Trecho para leitura:
──────────────────────────────
Especializado em financiamento do Ensino Superior, o professor aposentado Nelson Cardoso Amaral, da Universidade Federal de Goiás (UFG), adverte que o Prouni é uma renúncia tributária – as instituições de ensino deixam de pagar determinados impostos e contribuições e, em troca, oferecem essas bolsas. A ideia era dar acesso à graduação a pessoas que, em outras circunstâncias, não teriam esse acesso, focando, assim, em egressos de escolas públicas, de baixa renda, com o recorte também por raça/etnia e deficiência. Para Amaral, não haveria problema em mudar esse perfil e oferecer bolsas também para quem estudou em instituições privadas se houvesse vagas para todos.
— Como não tem (vaga para todos), o que vai acontecer é que quem pagava escola privada ficará com a bolsa de quem não pagava. A demanda do Prouni é enorme. Teria que aumentar muito a quantidade de bolsas para atender a todos — avalia o docente.
Diante de uma possível ociosidade nas vagas, sinalizada pelo MEC, uma alternativa vislumbrada por Cláudia Costin para ampliar o número de bolsistas seria baixar a nota de corte, que hoje é de pelo menos 450 na média das provas do Enem.
──────────────────────────────
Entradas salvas

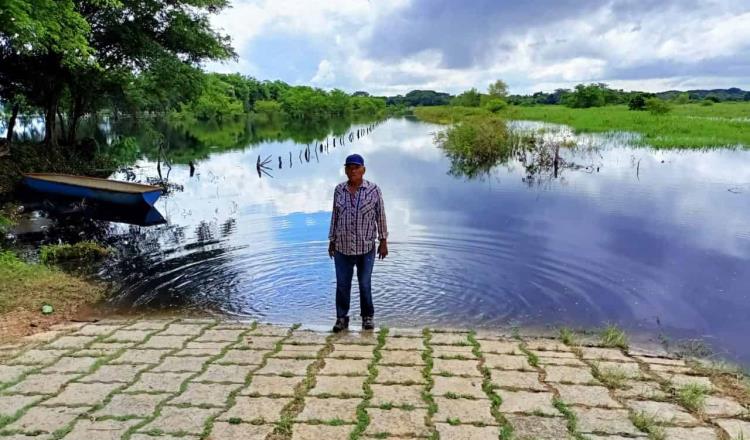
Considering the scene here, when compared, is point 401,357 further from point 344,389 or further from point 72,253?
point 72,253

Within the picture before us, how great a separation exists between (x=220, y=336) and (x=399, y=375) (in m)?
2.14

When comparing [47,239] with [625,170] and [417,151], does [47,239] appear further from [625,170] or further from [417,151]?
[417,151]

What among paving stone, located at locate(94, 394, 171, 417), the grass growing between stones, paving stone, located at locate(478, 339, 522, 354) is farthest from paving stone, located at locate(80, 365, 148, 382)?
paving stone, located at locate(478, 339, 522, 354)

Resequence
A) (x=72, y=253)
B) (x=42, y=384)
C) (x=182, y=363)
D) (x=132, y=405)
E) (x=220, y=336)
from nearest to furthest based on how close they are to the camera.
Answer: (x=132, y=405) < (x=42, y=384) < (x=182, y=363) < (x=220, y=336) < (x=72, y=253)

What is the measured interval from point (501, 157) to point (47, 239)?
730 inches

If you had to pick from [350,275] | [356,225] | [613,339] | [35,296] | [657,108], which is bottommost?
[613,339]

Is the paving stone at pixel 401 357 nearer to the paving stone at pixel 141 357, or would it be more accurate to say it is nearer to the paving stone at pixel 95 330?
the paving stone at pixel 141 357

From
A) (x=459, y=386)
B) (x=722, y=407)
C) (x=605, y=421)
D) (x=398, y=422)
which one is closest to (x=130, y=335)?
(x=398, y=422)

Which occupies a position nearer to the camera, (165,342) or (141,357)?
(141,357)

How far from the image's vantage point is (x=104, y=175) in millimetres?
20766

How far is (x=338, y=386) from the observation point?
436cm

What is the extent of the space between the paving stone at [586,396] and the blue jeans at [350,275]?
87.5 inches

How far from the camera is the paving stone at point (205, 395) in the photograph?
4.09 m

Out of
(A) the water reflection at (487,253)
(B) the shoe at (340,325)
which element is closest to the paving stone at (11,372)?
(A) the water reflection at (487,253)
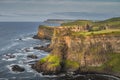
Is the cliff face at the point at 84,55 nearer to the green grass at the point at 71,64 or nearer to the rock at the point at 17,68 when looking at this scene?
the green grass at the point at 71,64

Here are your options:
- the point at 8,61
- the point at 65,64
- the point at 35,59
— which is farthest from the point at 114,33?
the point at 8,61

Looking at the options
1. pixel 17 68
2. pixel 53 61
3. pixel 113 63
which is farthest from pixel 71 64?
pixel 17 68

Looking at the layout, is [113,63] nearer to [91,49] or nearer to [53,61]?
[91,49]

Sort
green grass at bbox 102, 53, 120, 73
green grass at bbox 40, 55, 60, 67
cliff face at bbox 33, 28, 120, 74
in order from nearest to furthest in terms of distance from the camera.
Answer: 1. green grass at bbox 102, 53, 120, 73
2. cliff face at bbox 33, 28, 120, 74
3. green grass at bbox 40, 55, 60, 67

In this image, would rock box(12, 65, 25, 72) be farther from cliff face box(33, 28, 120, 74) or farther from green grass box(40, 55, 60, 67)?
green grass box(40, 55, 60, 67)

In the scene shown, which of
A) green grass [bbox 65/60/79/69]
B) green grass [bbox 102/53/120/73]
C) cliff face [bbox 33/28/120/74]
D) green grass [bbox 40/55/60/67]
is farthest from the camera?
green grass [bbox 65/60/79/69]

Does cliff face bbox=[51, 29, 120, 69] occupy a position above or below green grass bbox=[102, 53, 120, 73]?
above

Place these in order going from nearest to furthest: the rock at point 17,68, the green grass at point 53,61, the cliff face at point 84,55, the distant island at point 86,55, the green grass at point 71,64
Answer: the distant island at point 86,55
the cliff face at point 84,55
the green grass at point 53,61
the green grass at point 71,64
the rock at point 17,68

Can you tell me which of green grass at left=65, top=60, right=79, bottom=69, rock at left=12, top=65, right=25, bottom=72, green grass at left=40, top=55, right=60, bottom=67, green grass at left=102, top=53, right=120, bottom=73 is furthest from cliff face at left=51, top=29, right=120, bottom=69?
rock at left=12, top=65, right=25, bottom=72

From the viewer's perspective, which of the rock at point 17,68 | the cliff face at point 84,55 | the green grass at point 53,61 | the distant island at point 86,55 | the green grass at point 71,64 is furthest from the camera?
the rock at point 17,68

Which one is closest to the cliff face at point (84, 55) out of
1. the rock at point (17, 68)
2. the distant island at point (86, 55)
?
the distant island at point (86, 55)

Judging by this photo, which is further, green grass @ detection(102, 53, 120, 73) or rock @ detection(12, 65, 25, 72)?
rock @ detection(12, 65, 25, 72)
──────────────────────────────
Atividade A: Transcreva, do trecho sobre o Prouni, a passagem que vai de "Diante de uma" a "provas do Enem.".
Atividade B: Segundo o trecho sobre o Prouni, qual é hoje a nota de corte exigida?
Atividade C: Dê continuidade ao trecho sobre o Prouni, escrevendo o que vem depois da última frase.

Resposta escrita A:
Diante de uma possível ociosidade nas vagas, sinalizada pelo MEC, uma alternativa vislumbrada por Cláudia Costin para ampliar o número de bolsistas seria baixar a nota de corte, que hoje é de pelo menos 450 na média das provas do Enem.

Resposta escrita B: Pelo menos 450 na média das provas do Enem.

Resposta escrita C:
O Sindicato do Ensino Privado do RS (Sinepe/RS), por sua vez, comemorou a inclusão de egressos de escolas privadas entre as pessoas com direito às bolsas do Prouni. No entendimento da entidade, a mudança atende aquelas famílias que, mesmo com baixa renda, se esforçam para pagar uma escola privada.
— É preciso garantir o acesso ao Prouni a todos os estudantes, independente da escola onde o aluno estude, pois o critério do programa é a renda familiar — defende o presidente do sindicato patronal, Bruno Eizerik, salientando, ainda, que a mudança permite que os mais de 26 mil estudantes matriculados na Educação de Jovens e Adultos em escolas privadas também acessem o programa.
Permanência nos cursos de graduação
As críticas às mudanças, contudo, não são consenso entre os especialistas. Egeslaine de Nez, professora da Faculdade de Educação (Faced) da Universidade Federal do Rio Grande do Sul (UFRGS), considera que a MP tem pontos positivos, como uma maior oferta de bolsas.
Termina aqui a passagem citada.